The method could also help right here at home. Sephton sees the technique as both cost-effective and versatile. Instead of designing entirely new instruments for each mission, scientists could repurpose existing ones to do more than originally intended. Teams preparing to analyse samples returned from Mars are planning multimillion-dollar facilities to screen for possible life. A quick and simple GC-MS test would make the task more efficient, flagging which samples deserve deeper analysis. It’s an approach that may accelerate discoveries without requiring decades of waiting for the next mission to launch. It shows that sometimes the tools for transformative science are already in our hands – it just takes a new perspective to see them differently.

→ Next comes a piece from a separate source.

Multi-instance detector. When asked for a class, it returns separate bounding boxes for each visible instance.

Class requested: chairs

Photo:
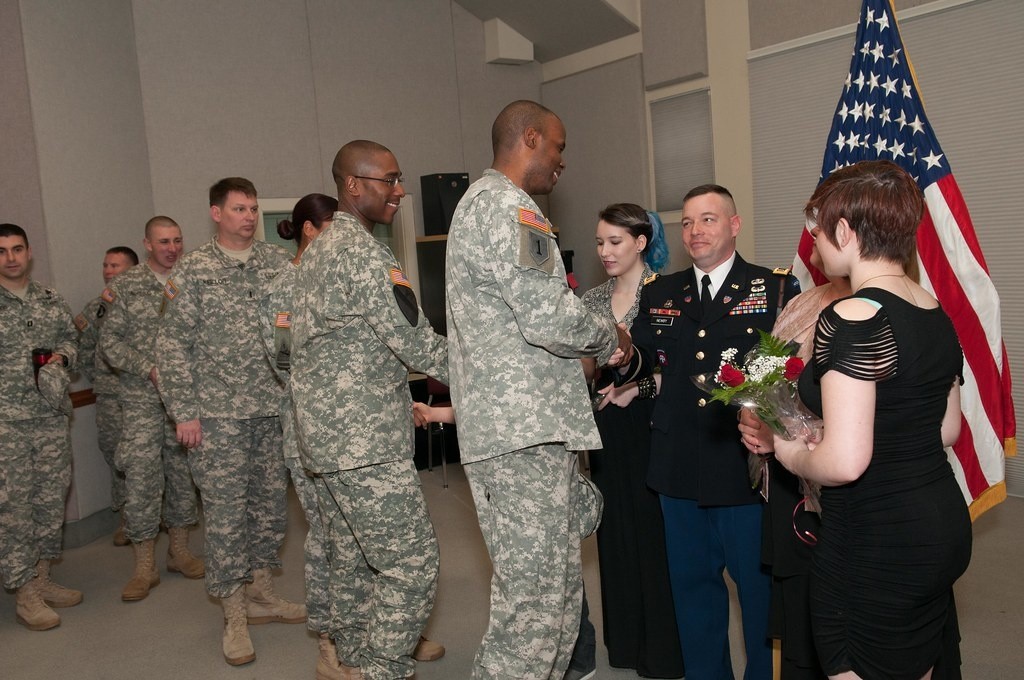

Whether or not life is discovered, the technique itself represents a leap forward. The search for extraterrestrial life is often portrayed as a grand adventure, requiring futuristic technology and vast budgets. Hirsch and Sephton’s work offers a humbler but no less profound possibility: the answer to one of humanity’s oldest questions may already be riding around the Martian surface waiting to be asked the right question in the right way. As Hirsch put it, the possibility remains remote but real: “Our expectation of finding things alive on the Martian surface is low due to the hostile temperature and radiation conditions. Still, we aren’t ruling out the possibility.” And if life does exist, this new approach may be the simplest way to prove it. By exploring things beyond Earth, we inspire people to get interested in and involved in science. Reaching Mars will inspire a lot of people around the world and might bring some new era of thought process about the universe.